Exercise.
Rewrite all of the material below, changing every "millimetres" to "millimeters" and keeping everything else the same. Leave the pictures out.

Exercise material.
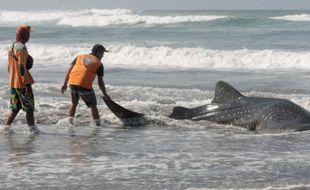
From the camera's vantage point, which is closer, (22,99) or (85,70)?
(22,99)

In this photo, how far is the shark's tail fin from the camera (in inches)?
465

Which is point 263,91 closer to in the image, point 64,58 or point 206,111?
point 206,111

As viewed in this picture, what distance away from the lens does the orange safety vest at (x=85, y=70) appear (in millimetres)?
10961

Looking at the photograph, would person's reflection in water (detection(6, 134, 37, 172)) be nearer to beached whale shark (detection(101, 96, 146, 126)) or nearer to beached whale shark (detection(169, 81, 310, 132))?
beached whale shark (detection(101, 96, 146, 126))

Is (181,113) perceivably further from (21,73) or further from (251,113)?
(21,73)

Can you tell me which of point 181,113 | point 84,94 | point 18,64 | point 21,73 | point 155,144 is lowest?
point 155,144

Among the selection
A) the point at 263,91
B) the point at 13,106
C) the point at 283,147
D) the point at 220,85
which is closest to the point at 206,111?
the point at 220,85

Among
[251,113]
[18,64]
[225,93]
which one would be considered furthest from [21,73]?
[251,113]

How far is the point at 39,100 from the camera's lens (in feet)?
46.4

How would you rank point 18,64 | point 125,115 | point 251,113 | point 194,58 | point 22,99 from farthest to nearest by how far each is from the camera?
point 194,58, point 125,115, point 251,113, point 22,99, point 18,64

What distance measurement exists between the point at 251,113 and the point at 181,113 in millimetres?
1343

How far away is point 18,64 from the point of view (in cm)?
980

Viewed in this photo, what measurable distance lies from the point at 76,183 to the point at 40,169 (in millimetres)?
832

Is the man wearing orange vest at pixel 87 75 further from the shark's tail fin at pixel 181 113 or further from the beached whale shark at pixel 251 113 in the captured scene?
the beached whale shark at pixel 251 113
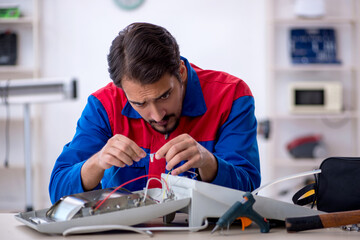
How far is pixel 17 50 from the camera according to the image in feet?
14.4

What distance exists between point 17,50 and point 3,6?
0.39 m

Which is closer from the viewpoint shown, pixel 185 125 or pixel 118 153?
pixel 118 153

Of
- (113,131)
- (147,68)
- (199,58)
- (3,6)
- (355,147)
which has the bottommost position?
(355,147)

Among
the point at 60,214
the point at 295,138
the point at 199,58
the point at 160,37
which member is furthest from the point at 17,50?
the point at 60,214

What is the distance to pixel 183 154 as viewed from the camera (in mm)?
1097

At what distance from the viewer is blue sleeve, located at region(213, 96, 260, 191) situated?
1336mm

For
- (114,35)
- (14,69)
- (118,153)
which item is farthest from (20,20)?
(118,153)

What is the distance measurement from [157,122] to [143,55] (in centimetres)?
22

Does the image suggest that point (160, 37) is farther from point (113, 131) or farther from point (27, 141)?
point (27, 141)

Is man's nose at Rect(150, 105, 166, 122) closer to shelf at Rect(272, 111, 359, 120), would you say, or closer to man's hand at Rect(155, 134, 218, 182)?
man's hand at Rect(155, 134, 218, 182)

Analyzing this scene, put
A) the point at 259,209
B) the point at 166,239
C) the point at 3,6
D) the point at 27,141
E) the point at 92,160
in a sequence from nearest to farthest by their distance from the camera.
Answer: the point at 166,239
the point at 259,209
the point at 92,160
the point at 27,141
the point at 3,6

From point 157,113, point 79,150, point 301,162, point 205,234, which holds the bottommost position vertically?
Result: point 301,162

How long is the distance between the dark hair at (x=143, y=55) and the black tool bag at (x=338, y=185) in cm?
48

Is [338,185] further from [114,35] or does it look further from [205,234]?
[114,35]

Result below.
From the camera's vantage point, which is closer, (22,99) or (85,70)?
(22,99)

In this photo, how far is the shark's tail fin from the camera (in inches)?
465

Which is point 263,91 closer to in the image, point 64,58 or point 206,111?
point 206,111

As viewed in this picture, what distance away from the lens does the orange safety vest at (x=85, y=70) appear (in millimeters)?
10961

Looking at the photograph, would person's reflection in water (detection(6, 134, 37, 172)) be nearer to beached whale shark (detection(101, 96, 146, 126)) or nearer to beached whale shark (detection(169, 81, 310, 132))?
beached whale shark (detection(101, 96, 146, 126))

Is (181,113) perceivably further from (21,73) or further from (251,113)?
(21,73)

Can you tell me which of point 181,113 | point 84,94 | point 18,64 | point 21,73 | point 155,144 is lowest?
point 155,144

Among the selection
A) the point at 263,91
B) the point at 13,106
C) the point at 283,147
D) the point at 220,85
which is closest to the point at 206,111?
the point at 220,85

Among
[251,113]
[18,64]
[225,93]
which one would be considered furthest from [21,73]?
[251,113]

How far is the point at 39,100 from the camera's lens (in feet)?
46.4

How would you rank point 18,64 | point 125,115 | point 251,113 | point 194,58 | point 22,99 from farthest to nearest by how far each is from the camera?
point 194,58, point 125,115, point 251,113, point 22,99, point 18,64

What distance measurement exists between the point at 251,113 and the point at 181,113 in millimeters?
1343

How far away is point 18,64 from the point of view (in cm)?
980

Viewed in this photo, what measurable distance lies from the point at 76,183 to the point at 40,169 (in millimeters)?
832

Is the man wearing orange vest at pixel 87 75 further from the shark's tail fin at pixel 181 113 or further from the beached whale shark at pixel 251 113 in the captured scene?
the beached whale shark at pixel 251 113
How far is pixel 17 50 from the camera according to the image in feet?
14.4

What distance exists between point 17,50 and point 3,6?
0.39 m

Which is closer from the viewpoint shown, pixel 185 125 or pixel 118 153?
pixel 118 153

Of
- (113,131)
- (147,68)
- (199,58)
- (3,6)
- (355,147)
which has the bottommost position?
(355,147)

Among
the point at 60,214
the point at 295,138
the point at 199,58
the point at 160,37
which member is furthest from the point at 17,50?
the point at 60,214

What is the distance to pixel 183 154 as viewed from the camera (in mm)?
1097

At what distance from the viewer is blue sleeve, located at region(213, 96, 260, 191) situated?
1336mm

For
- (114,35)
- (14,69)
- (118,153)
which item is farthest from (20,20)?
(118,153)

What is the distance measurement from [157,122] to [143,55] (in centimetres)?
22

Does the image suggest that point (160, 37) is farther from point (113, 131) or farther from point (27, 141)?
point (27, 141)

Is man's nose at Rect(150, 105, 166, 122) closer to shelf at Rect(272, 111, 359, 120), would you say, or closer to man's hand at Rect(155, 134, 218, 182)?
man's hand at Rect(155, 134, 218, 182)

Analyzing this scene, put
A) the point at 259,209
B) the point at 166,239
C) the point at 3,6
D) the point at 27,141
E) the point at 92,160
in a sequence from nearest to farthest by their distance from the camera.
Answer: the point at 166,239
the point at 259,209
the point at 92,160
the point at 27,141
the point at 3,6

From point 157,113, point 79,150, point 301,162, point 205,234, which holds the bottommost position vertically?
Result: point 301,162

How long is the distance between the dark hair at (x=143, y=55) and the black tool bag at (x=338, y=185) in cm?
48

Is [338,185] further from [114,35] or does it look further from [205,234]?
[114,35]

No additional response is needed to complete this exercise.